On the following day, a little after 7 am, his disappearance was noted. Coulom was dressed in pyjamas, and all his belongings were in the room. The night was cold and rainy.[4]
On 16 April, the prosecutor of Saint-Nazaire opened a judicial investigation for kidnapping and false imprisonment. Catherine Salsac then become the lawyer for Coulom's parents.[2]
On 22 April, the German investigators of the Federal Criminal Police Office contacted the gendarmes, because the case bore similarities with those of a German serial killer, nicknamed "The Black Man", "The Hooded Man" and "The Masked Man". He was believed to have committed about 40 sexual assaults against boys in summer camps or campsites in the area. Three German boys were kidnapped and killed: 13-year-old Stefan Jahr (31 March 1992), 8-year-old Dennis Rostel (24 July 1995) and 11-year-old Dennis Klein (5 September 2001).[7] [8] [9]
A witness claimed that he had seen a saloon car with a German registration parked near the resort, on the night of Coulom's disappearance.[10]
A small patch of blood was found on a bed sheet where Coulom had been sleeping. Soon after, a large exercise in DNA sampling and profiling was carried out to no avail, as it was a false track.[11] [12] [13] About 200 DNA samples were taken in five years, and the blood turned out to be that of another child who slept in the same sheets, some time before Coulom.
On the evening of 19 May 2004, Coulom's body was found naked, bound in a fetal position and weighted down with a cinderblock in the small pond of the Porte-Calon manor house at Guérande near the former Ursuline Convent.[14] [15] [16] [17] His neck, wrists and ankles were tied with a nylon cord in the form of a precisely-made marine knot.[6] The pond was not visible from outside the property, as it was under the windows of the manor's tenants.
The medical examiner who undertook the post-mortem on Coulom's body concluded that he had not drowned. As his body showed no bone damage or visible injury and no trace of strangulation or toxic elements, the examiner suggested that he was probably suffocated to death. His body was too degraded to determine if he had been raped.[2] [11]
As a first step, the investigators favoured the hypothesis of a local predator because:
In April 2011, Martin Ney, a German educator arrested in Hamburg, was identified as "The Black Man". He confessed to many sexual assaults and the murders of the three German boys in 1992, 1995 and 2001, but denied killing Coulom and Verstappen.[18] [19] [20] [21] [22] [23] [24] [25] [26] [27] The pursuit of Ney, not being conclusive, was later abandoned.[15]
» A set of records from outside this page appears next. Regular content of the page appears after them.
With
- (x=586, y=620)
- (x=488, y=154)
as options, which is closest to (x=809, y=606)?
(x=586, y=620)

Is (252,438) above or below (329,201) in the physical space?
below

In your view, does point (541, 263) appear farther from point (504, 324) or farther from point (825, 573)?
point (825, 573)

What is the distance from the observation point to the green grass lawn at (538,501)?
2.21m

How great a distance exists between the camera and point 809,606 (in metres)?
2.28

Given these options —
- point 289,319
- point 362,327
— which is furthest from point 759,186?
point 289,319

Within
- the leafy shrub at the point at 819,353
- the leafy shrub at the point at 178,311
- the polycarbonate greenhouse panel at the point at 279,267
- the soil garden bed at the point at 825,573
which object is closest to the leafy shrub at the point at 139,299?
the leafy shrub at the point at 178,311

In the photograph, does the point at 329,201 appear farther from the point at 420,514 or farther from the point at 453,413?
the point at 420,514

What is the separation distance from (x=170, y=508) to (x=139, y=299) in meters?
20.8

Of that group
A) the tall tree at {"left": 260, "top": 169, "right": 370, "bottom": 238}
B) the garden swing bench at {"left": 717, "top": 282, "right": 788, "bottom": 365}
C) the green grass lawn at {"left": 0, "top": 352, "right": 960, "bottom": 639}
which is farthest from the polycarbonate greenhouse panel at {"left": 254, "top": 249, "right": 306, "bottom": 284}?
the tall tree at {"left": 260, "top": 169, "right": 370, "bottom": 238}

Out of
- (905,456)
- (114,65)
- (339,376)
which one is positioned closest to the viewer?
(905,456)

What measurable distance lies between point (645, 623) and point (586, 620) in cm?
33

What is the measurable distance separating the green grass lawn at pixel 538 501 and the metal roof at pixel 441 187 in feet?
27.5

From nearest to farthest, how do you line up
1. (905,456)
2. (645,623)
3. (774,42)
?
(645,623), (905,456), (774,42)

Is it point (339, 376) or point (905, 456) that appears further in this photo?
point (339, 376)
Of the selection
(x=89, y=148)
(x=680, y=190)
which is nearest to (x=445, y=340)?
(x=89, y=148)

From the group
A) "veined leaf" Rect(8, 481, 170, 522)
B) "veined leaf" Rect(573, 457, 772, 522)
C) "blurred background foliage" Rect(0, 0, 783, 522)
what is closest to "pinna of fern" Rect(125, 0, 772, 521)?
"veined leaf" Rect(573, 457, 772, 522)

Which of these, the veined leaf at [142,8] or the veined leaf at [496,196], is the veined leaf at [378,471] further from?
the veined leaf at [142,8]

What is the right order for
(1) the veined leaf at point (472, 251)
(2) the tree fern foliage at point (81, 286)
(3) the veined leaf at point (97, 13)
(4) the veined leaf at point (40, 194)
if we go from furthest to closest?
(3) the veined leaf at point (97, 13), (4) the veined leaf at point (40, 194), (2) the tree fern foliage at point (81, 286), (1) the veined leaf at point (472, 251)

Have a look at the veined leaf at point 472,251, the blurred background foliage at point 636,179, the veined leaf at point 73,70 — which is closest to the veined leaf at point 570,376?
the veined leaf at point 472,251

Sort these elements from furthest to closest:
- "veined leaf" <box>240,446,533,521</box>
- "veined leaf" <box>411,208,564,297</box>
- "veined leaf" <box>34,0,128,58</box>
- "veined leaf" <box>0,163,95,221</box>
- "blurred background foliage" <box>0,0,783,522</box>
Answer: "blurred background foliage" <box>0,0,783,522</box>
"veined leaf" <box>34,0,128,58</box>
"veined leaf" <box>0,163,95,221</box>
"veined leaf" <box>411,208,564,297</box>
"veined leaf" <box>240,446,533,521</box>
Research has since continued on a predator operating in a dozen seaside resorts on the Atlantic coast, mainly in the area of Guérande, Saint-Brevin-les-Pins and La Turballe. He has assaulted or attempted to assault at least 30 girls and boys, aged 7 to 13, between 1982 and 1998.[3] [8] [12] [15] [22]
In April 2018, a fellow inmate of Ney revealed that he had admitted to the kidnapping and murder of Coulom.[28] In January 2021, Ney was extradited to Nantes after he was charged with Coulom's murder.[29]